Per la prima volta, Kate non cercò di avere il controllo sugli eventi.
Per la prima volta preferì lasciarsi guidare.
Eppure, quando la punta delle dita della detective arrivarono in contatto con la cicatrice tutto si immobilizzò.
Lei si fermò.
Lui la studiò, spaventato.
Vide gli occhi di Kate assentarsi, tuffandosi in ricordi troppo vicini.
Castle provò una fitta di dolore, ma ora doveva combattere per la loro felicità, doveva combattere per se stesso, doveva combattere per lei.
Lo scrittore afferrò delicatamente la mano fredda di Beckett e la portò alla sua bocca, baciandola leggermente.
C: Kate..
La donna non prestò ascolto.
C: Kate non è stata colpa tua. Lo capisci?
Beckett alzò lo sguardo e indirizzò i suoi occhi umidi verso quelli decisi di Castle.
C: toccala.

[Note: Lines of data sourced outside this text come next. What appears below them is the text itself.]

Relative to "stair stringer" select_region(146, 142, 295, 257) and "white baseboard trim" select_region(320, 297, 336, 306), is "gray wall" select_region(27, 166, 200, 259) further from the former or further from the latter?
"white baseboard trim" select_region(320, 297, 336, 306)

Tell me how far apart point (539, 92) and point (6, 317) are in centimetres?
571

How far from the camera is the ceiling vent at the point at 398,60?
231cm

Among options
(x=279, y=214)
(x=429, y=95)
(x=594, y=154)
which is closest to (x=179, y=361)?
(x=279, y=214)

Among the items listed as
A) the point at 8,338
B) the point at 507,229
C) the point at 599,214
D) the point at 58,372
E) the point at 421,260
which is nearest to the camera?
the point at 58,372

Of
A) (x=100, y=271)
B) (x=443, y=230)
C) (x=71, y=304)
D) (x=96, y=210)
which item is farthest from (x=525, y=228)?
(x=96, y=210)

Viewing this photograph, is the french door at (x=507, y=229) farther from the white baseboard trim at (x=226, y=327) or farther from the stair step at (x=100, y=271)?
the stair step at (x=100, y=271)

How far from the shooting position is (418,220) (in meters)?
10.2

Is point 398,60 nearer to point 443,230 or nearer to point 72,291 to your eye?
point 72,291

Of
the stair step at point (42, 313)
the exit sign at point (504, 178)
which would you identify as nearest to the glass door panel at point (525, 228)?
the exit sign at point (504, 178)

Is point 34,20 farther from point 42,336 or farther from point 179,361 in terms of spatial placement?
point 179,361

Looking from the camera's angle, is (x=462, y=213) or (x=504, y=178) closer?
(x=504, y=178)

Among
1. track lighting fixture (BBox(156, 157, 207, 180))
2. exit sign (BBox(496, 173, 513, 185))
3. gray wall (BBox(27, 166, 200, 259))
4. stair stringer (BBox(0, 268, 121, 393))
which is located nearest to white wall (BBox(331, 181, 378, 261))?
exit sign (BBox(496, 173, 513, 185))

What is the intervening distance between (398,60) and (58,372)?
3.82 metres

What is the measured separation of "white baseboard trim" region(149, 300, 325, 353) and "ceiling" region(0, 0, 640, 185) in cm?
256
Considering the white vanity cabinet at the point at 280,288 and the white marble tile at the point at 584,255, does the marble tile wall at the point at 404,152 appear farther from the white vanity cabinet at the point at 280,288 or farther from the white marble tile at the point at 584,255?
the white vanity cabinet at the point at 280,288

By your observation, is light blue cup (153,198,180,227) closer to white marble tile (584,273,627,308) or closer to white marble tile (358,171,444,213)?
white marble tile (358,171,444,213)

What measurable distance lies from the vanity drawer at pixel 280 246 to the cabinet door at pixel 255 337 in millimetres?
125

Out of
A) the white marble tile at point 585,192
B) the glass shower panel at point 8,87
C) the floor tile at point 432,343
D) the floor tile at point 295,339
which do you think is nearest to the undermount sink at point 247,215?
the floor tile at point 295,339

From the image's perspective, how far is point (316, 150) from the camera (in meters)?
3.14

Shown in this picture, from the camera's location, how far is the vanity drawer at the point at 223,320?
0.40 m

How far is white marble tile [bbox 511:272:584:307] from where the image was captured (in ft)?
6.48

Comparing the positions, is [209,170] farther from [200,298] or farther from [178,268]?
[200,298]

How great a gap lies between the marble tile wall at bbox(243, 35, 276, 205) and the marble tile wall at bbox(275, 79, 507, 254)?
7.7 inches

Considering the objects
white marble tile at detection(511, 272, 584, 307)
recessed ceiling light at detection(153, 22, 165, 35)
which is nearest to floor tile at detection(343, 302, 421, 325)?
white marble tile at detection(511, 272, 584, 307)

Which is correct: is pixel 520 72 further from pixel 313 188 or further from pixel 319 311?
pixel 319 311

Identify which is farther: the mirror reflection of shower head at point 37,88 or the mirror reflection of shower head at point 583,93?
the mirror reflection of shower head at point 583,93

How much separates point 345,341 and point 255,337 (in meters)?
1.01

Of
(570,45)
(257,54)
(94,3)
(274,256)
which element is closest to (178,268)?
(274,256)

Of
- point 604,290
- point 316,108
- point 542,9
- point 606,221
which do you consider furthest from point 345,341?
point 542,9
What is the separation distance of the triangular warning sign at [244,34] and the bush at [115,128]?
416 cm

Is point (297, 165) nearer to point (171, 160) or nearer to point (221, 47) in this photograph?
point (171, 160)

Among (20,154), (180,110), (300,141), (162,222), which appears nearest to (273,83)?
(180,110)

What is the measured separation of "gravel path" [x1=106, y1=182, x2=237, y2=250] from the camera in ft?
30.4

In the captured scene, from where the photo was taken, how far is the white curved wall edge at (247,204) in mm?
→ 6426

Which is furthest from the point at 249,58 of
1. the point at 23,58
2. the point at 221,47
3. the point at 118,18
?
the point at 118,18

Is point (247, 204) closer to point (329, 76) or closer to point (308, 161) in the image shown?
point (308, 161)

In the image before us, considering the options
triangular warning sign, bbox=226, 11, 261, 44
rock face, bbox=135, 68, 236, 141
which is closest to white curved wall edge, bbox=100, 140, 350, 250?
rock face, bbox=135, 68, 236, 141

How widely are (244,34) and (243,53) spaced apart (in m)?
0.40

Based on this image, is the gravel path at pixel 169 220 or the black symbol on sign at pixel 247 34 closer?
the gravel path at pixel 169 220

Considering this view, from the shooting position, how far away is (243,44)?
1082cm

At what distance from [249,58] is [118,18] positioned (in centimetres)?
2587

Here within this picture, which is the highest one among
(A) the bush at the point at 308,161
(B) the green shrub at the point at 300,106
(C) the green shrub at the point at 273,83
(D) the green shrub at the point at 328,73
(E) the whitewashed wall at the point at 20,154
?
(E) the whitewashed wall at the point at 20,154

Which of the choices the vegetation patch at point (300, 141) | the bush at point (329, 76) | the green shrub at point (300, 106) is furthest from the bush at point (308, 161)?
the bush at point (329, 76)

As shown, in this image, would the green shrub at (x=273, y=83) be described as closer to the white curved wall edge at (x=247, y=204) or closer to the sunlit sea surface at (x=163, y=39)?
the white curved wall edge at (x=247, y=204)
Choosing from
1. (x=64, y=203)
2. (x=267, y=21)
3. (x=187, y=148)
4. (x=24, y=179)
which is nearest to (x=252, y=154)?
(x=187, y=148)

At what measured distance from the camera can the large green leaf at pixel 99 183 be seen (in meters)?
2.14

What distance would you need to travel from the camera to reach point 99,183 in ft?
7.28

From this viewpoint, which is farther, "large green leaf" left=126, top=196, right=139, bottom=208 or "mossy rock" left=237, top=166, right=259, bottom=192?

Tocca la cicatrice. Impara ad amarla, impara ad accettarla, impara a renderla qualcosa di speciale.
Con la mano ancora indecisa, la donna si avvicinò alla cicatrice e la sfiorò appena, ne tracciò i contorni, ne osservò la forma.
Castle la lasciò fare.
Continuò a baciarla con delicatezza, finchè capì che era arrivato il momento.
Finchè capì che anche Kate Beckett era pronta ad amare.
 



p.s. eccomi!!!!! diciamo che questo è il mio regalino di Natale un pò in anticipo.. :D
allora.. ammetto che ho avuto paura di questo capitolo.. perchè era voleva essere molto delicato e quindi spero vada bene con il resto della storia..
spero che vi sia piaciuto..
fatemi sapere cosa ne pensate.. ;)
un bacione..
... e TANTISSIMI AUGURI A TUTTI.. :D
mi scuso in anticipo per il futuro ritardo, visto che, molto probabilmente, le feste mi rallenteranno un pò.. :D
ciao ciao..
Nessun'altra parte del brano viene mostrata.